Se non vi fosse stata l’opposizione all’esproprio da parte dei coltivatori di asparagi tra Bassano e Rosà, la costruzione della superstrada avrebbe incontrato ostacoli da parte dei proprietari di case e di capannoni già costruiti o in corso di costruzione, nel mosaico dei diversi tempi di attuazione della pianificazione urbanistica da parte dei singoli Comuni. La crescita a macchia d’olio dell’insediamento aveva ormai da qualche tempo cominciato a rompere ogni distinzione fra città e campagna, innervando il territorio di una rete di strade provinciali, comunali e vicinali che attraversavano i centri storici, si interrompevano in corrispondenza dei passaggi a livello della ferrovia, si incrociavano fra loro con precedenze e semafori rallentando un traffico automobilistico che già allora appariva insostenibile.

Un capoluogo mancato

La responsabilità di tutto questo non era certo dell’amministrazione comunale bassanese, ma di una mancata capacità di coordinare l’uso del territorio a livello sovracomunale, propria di tutta l’area padana e veneta ed emersa in maniera evidente nel Bassanese sin dagli anni Sessanta, quando il tentativo di costruire un piano regolatore intercomunale mostrò tutte le difficoltà e le diffidenze che si opponevano a una soluzione che a prima vista poteva apparire non solo la più logica ma anche la più opportuna. D’altro canto, proprio il timore di favorire un esodo dell’attività edilizia e industriale verso i comuni limitrofi costituì la ragione principale della mancata approvazione del piano regolatore da parte del Comune di Bassano con dieci anni di anticipo rispetto a quando questa divenne possibile. Sta forse qui, nel ritardo con cui la città e la sua amministrazione si posero soltanto alla vigilia degli anni settanta l’obiettivo esplicito di svolgere una funzione di coordinamento per altri Comuni, nei quali lo sviluppo della residenza e dell’industria avrebbe potuto trovare spazio per articolarsi in maniera razionale, l’occasione perduta da Bassano per diventare davvero il centro non solo funzionale ma anche organizzativo e in prospettiva amministrativo di un’area più ampia, per diventare insomma davvero una «città».
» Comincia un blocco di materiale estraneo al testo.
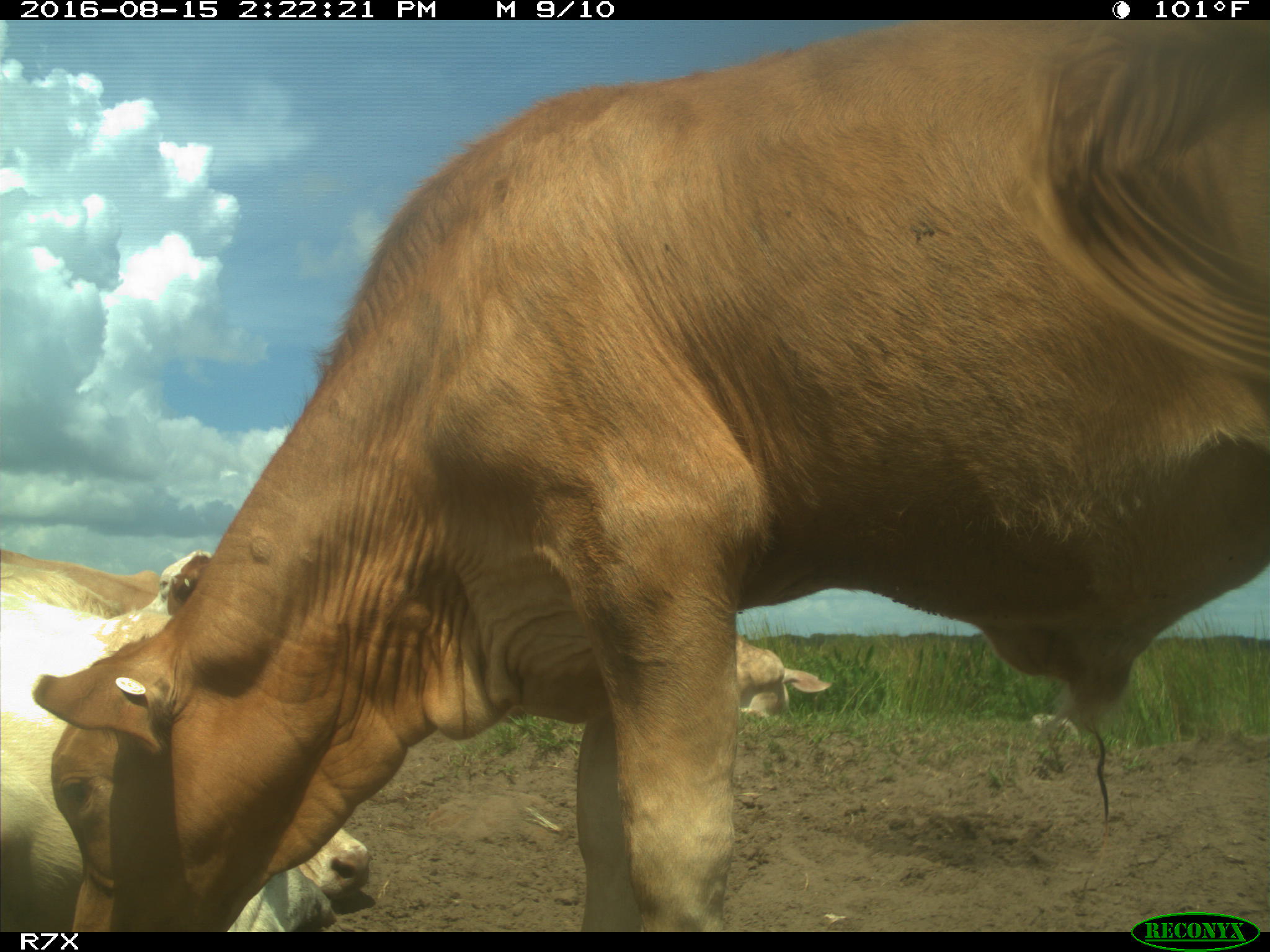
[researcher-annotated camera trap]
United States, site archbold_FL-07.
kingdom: Animalia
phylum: Chordata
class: Mammalia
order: Artiodactyla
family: Bovidae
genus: Bos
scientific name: Bos taurus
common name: domestic cow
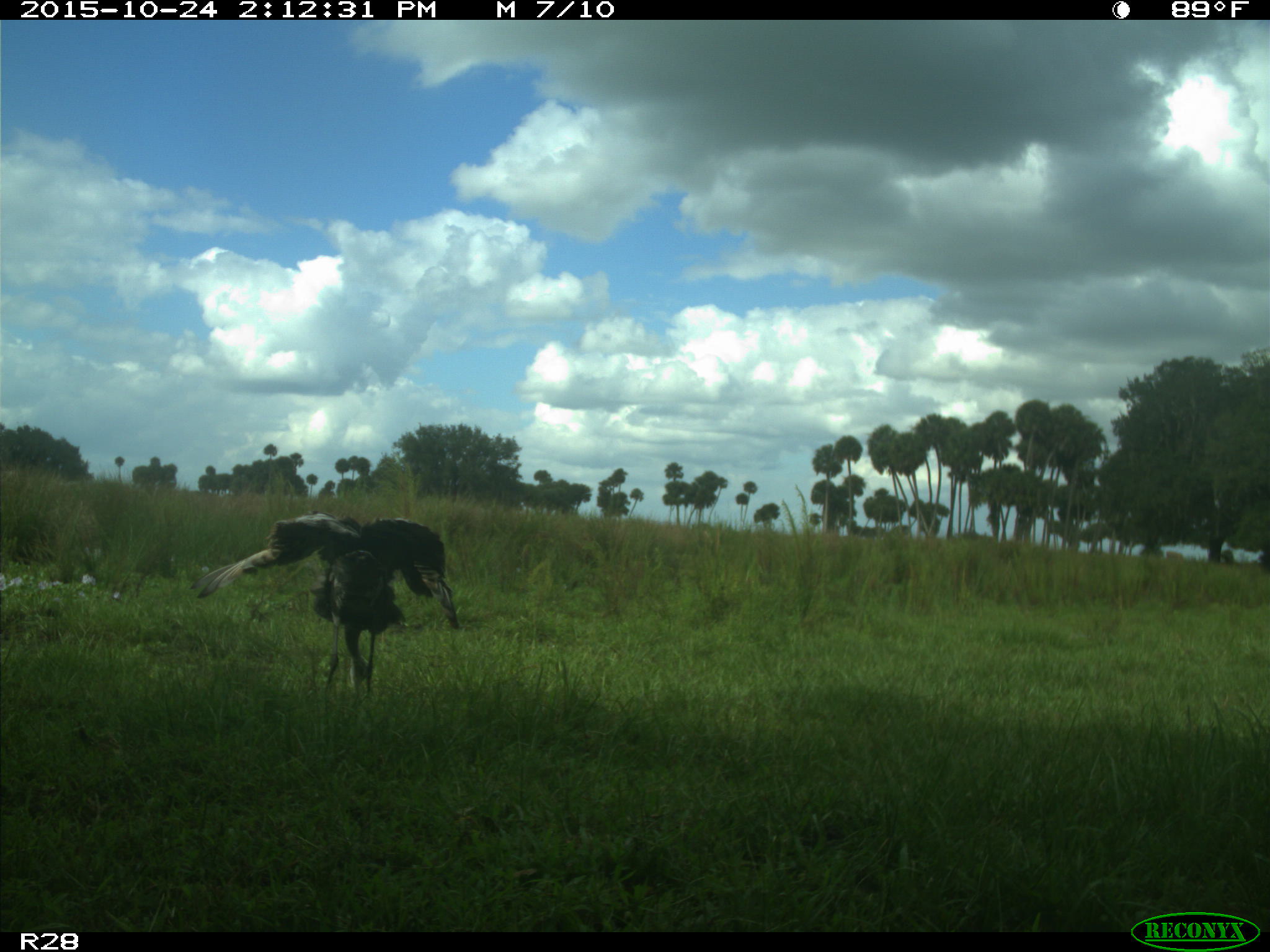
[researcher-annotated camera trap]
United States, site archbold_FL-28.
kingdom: Animalia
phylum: Chordata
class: Aves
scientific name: Aves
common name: birds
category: unidentified bird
Il tema del rapporto tra Bassano e i comuni limitrofi è rimasto sullo sfondo in questo saggio, che ha privilegiato le vicende dell’economia urbana rispetto al contesto locale. Eppure le considerazioni sin qui proposte indicano proprio nello studio delle dinamiche intercomunali una prospettiva di ricerca capace di offrire risposte meno provvisorie agli interrogativi che riguardano il percorso di sviluppo di un’area che sempre meno, nel corso del secondo novecento, coincide con il comune di Bassano.